A full per-source token-bucket limiter is **in progress on another track** and is
not yet enforced. Until it lands, sustained auth flooding is mitigated only by the
handshake-eviction TTL and OS-level limits.
- **Protocol VERSION negotiation is being hardened.** The wire format pins a single
protocol version: the packet header rejects any non-matching `VERSION` byte and the
native handshake rejects any non-matching `protocol_version`. There is no
multi-version negotiation yet, so cross-version interop and downgrade-resistance for
future versions are still being designed. Today's behavior is fail-closed (reject),
not silent downgrade.
- **Fuzzing is not yet wired into CI.** CI currently runs format, tests, release
build, and the Docker SSH benchmark gate. Fuzz targets for packet parsing,
authorized-key parsing, known-host parsing, and handshake state (spec milestone 5)
are **being wired in** and are not yet running in CI.

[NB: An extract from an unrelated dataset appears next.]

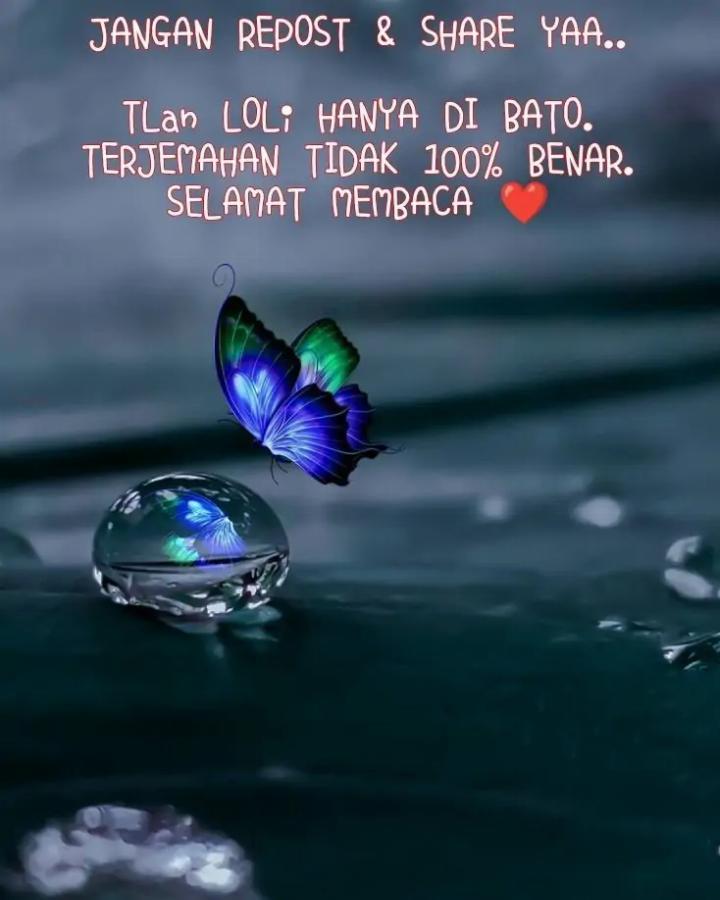 Baca Komik Protect Me, Knight Chapter 44 Gambar 1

- **User-key algorithm coverage is Ed25519-only today.** The spec permits ECDSA
P-256 and (compatibility-only, SHA-2) RSA, but native auth currently accepts and
produces `ssh-ed25519` only. ECDSA/RSA support is pending. This is a parity gap, not
a weakening of what *is* supported.
- **Hostile-network and long-soak integration tests are partial.** Roaming,
retransmit, resize, and multi-client tests exist; a dedicated adversarial
drop/reorder/replay suite and 30-minute-sleep soak (spec section 16) are still being
expanded.
- **No external security review yet.** The spec's milestone 5 requires an external
review checklist before public security claims. That review has not happened.
### Auth posture
Native auth is **opt-in alongside SSH fallback**. `auth_preference` defaults to
`native,ssh`: Dosh tries the native authenticated path first and falls back to SSH
bootstrap explicitly and visibly when native auth is disabled, unavailable, or
rejected. Native auth failure never silently degrades to an unauthenticated mode.
Forwarding (`-L`/`-R`/`-D`) requires the native authenticated path and refuses to run
under `--local-auth`.
## 7. Verification and Public-Claim Status
Dosh may claim "native SSH replacement for Dosh-installed servers" only after the
conditions in `NATIVE_V1_SPEC.md` section 17 are met: native auth default on a real
host, SSH fallback available, the section 16 checklist green, this threat model
published, and benchmarks with raw samples for SSH cold, Dosh native cold, Dosh
cached attach, and Mosh startup.
Current status: this threat model is published (this document). The verification
checklist is **not yet fully green** — see the item-by-item status table in
`docs/PUBLIC_READINESS.md` ("Native v1 verification checklist status") and the known
gaps in section 6 above. Until the gaps close and an external review is complete,
Dosh's defensible public claim remains **fast, encrypted native attach/reconnect with
SSH-equivalent transport security and SSH bootstrap fallback** — not a fully verified,
externally reviewed SSH replacement.